--- Requirements ---
Reproduce verbatim the final portion of the material below, from the line containing "How large is" through its last line, and nothing else.

[Excerpts of spatial question data]
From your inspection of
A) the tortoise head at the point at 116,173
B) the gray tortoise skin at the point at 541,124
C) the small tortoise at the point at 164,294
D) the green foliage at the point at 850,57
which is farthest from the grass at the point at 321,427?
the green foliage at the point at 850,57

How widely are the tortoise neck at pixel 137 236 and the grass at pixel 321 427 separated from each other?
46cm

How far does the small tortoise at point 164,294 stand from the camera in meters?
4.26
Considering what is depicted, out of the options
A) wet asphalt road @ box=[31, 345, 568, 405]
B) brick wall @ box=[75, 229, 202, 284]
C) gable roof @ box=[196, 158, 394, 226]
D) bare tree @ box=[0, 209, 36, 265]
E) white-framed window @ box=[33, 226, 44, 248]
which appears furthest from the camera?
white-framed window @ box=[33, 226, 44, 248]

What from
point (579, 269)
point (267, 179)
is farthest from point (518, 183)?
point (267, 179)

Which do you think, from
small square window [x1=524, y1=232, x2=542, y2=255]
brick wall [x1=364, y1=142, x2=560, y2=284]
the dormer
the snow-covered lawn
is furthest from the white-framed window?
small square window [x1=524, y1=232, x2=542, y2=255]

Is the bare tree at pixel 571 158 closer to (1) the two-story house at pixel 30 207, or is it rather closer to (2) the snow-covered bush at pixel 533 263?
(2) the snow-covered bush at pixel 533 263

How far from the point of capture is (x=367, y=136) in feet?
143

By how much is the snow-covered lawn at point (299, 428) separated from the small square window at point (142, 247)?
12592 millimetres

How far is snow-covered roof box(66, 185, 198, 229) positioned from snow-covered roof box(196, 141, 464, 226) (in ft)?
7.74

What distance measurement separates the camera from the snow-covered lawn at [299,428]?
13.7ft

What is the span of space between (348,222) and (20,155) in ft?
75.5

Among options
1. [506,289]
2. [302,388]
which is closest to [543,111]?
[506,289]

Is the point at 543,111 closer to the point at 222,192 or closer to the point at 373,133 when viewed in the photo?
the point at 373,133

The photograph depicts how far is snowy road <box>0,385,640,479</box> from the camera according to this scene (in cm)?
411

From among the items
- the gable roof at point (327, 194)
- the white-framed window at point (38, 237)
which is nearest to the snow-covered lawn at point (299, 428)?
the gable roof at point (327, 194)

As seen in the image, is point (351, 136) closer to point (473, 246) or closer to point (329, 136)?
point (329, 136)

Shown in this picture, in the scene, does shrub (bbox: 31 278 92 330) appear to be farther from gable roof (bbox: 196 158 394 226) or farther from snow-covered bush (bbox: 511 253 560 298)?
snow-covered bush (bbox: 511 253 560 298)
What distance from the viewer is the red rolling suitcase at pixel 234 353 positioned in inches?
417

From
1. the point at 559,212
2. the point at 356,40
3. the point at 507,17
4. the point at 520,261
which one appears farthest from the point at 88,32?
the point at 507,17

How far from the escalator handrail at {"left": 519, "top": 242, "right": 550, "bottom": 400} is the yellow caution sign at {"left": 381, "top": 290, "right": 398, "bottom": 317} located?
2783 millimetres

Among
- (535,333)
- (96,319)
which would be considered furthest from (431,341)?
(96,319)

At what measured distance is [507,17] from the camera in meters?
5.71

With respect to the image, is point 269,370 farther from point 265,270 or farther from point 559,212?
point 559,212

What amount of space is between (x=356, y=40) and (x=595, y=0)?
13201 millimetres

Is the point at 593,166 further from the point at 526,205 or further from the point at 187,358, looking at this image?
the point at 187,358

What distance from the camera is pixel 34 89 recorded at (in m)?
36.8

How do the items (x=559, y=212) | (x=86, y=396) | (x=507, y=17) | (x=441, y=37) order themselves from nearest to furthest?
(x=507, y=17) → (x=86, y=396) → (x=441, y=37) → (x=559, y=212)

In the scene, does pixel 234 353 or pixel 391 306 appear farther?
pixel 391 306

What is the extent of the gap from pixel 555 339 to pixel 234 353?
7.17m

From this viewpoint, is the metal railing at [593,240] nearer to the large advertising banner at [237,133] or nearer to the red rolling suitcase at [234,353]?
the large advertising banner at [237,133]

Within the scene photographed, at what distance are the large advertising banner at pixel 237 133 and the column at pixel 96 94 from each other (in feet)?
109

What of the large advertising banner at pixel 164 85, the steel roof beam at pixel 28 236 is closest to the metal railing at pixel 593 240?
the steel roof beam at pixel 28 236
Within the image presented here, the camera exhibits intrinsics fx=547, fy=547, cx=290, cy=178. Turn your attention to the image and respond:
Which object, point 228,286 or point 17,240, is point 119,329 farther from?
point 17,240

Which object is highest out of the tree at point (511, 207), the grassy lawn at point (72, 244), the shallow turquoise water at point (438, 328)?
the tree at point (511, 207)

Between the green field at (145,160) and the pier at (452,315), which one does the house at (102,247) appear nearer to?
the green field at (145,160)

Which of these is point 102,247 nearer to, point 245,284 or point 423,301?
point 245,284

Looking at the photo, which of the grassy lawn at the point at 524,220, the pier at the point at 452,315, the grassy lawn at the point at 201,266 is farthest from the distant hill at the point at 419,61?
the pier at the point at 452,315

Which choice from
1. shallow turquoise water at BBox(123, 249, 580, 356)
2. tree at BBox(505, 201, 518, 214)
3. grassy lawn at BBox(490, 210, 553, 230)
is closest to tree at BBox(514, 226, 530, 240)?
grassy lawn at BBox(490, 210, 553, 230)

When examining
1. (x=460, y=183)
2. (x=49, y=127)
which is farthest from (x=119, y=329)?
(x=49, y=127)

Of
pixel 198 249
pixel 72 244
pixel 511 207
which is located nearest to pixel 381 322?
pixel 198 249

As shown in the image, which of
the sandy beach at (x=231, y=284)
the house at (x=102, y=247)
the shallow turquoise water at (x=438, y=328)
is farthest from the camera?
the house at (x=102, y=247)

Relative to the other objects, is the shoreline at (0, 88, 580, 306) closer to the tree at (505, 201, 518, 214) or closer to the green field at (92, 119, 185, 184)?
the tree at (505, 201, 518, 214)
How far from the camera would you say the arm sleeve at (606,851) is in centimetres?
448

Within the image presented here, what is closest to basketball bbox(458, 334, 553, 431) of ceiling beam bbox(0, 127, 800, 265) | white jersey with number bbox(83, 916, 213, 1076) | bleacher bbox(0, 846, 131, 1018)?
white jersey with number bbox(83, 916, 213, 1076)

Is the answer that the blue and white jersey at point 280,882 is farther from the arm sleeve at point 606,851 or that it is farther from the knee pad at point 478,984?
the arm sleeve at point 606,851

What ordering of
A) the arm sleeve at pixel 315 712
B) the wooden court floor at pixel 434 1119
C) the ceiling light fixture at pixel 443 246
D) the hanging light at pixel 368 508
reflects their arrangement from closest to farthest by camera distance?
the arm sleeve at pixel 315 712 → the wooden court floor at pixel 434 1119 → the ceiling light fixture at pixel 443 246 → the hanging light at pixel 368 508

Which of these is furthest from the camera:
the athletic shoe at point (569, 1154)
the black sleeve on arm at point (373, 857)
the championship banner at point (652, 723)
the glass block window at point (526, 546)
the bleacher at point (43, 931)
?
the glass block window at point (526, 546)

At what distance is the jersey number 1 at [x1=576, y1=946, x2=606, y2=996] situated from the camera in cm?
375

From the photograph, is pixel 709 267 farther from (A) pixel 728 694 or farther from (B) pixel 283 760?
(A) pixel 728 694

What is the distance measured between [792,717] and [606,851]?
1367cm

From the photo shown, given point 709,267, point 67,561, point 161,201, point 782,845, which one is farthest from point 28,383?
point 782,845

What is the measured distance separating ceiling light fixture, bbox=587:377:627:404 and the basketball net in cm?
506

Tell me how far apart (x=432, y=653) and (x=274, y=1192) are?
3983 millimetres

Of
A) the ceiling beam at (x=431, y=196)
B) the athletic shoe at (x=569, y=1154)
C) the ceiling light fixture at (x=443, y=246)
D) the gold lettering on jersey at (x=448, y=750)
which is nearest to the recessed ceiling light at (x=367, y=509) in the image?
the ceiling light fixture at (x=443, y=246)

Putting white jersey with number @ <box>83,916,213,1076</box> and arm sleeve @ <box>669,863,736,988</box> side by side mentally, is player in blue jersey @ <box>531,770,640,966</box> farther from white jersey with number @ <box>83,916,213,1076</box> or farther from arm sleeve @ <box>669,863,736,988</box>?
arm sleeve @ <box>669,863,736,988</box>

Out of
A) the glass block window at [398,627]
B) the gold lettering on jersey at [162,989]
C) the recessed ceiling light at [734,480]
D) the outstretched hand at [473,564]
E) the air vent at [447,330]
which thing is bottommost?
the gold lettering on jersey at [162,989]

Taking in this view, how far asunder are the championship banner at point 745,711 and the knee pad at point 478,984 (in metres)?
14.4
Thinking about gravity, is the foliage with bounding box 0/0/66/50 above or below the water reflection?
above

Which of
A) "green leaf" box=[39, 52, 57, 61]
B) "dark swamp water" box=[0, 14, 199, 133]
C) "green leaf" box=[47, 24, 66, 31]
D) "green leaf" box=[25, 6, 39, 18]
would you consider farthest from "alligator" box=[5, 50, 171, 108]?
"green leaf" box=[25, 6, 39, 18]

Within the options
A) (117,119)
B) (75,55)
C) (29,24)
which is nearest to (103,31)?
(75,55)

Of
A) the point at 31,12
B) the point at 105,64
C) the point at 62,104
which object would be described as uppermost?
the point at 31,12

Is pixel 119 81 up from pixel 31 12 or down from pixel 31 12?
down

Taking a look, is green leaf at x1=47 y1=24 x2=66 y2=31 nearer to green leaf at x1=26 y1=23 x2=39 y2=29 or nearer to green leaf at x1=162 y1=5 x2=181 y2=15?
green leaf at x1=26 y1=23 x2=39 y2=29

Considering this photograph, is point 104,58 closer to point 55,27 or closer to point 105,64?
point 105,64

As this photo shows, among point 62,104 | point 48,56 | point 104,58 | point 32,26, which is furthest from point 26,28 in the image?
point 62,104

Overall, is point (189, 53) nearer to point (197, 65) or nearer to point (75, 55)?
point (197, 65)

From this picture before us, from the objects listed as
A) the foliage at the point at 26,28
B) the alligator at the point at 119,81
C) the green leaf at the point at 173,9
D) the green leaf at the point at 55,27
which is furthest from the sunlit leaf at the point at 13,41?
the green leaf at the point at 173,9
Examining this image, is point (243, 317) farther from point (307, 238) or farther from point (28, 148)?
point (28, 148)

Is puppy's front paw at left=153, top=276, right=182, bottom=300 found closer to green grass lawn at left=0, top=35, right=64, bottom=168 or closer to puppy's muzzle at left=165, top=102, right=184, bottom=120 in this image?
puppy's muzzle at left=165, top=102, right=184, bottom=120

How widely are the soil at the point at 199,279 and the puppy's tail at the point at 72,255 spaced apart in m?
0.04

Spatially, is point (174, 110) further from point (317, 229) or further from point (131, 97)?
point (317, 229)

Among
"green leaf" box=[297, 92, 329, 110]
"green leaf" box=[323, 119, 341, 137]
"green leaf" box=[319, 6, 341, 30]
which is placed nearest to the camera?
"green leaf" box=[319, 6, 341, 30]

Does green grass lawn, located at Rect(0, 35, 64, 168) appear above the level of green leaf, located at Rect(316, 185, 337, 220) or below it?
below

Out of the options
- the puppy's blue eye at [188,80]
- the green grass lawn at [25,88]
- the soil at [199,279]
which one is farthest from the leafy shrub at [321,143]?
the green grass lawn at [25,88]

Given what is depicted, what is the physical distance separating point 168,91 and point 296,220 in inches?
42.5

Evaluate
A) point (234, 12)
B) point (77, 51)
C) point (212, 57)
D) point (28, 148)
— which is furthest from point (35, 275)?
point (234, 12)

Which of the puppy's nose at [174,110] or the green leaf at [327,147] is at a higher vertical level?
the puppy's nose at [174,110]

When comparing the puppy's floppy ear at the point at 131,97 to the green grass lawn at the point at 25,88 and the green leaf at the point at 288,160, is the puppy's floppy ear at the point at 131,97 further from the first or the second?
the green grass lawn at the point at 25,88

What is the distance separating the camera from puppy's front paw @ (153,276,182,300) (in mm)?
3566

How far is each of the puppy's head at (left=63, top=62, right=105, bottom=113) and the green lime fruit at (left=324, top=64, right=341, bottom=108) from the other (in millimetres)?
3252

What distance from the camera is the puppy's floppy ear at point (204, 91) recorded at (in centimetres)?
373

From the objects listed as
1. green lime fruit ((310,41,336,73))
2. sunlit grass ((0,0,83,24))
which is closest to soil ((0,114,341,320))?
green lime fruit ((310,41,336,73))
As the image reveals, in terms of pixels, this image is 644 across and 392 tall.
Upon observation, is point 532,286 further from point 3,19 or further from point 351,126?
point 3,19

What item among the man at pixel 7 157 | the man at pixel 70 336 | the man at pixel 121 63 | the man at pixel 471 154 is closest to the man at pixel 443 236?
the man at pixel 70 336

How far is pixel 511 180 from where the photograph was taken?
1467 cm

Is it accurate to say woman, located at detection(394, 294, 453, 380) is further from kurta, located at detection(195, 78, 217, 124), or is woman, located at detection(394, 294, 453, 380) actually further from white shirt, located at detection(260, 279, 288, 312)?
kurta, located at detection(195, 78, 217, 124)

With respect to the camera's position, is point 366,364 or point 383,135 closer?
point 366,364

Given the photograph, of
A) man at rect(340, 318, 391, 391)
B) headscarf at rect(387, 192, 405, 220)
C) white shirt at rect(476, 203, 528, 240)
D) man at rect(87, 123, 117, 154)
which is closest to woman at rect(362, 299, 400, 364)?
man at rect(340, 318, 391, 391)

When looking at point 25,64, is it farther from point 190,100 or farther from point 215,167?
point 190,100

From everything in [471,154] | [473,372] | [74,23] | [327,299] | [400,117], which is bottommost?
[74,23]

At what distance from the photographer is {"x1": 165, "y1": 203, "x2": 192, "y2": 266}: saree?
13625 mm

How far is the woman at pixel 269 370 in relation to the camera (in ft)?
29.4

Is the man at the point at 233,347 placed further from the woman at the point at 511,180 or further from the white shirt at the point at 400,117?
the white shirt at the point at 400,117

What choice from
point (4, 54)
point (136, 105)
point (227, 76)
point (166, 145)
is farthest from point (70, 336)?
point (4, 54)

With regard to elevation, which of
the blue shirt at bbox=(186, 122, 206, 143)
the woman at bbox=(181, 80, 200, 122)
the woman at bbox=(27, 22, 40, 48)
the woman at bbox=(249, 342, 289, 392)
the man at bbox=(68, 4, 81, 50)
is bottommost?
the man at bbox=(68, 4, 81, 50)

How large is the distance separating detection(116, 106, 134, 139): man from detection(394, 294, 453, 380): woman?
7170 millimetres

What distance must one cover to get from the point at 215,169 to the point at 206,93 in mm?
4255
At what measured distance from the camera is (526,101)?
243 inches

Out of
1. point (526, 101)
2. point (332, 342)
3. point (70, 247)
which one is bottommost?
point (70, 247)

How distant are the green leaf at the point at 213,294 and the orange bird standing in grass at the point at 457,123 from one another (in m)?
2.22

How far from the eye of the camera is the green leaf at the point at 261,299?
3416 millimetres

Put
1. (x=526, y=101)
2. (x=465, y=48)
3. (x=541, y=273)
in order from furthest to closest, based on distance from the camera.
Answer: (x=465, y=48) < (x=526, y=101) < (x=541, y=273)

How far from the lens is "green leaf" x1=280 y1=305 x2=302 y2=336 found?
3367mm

--- Written answer ---
How large is the distance separating detection(116, 106, 134, 139): man from detection(394, 294, 453, 380): woman?
7170 millimetres

What distance must one cover to get from the point at 215,169 to the point at 206,93 in mm?
4255
At what measured distance from the camera is (526,101)?
243 inches

Out of
1. point (526, 101)
2. point (332, 342)
3. point (70, 247)
which one is bottommost?
point (70, 247)

How distant are the green leaf at the point at 213,294 and the orange bird standing in grass at the point at 457,123 from one another (in m)?
2.22

How far from the eye of the camera is the green leaf at the point at 261,299?
3416 millimetres

Put
1. (x=526, y=101)
2. (x=465, y=48)
3. (x=541, y=273)
in order from furthest to closest, based on distance from the camera.
Answer: (x=465, y=48) < (x=526, y=101) < (x=541, y=273)

How far from the lens is "green leaf" x1=280 y1=305 x2=302 y2=336 found?
3367mm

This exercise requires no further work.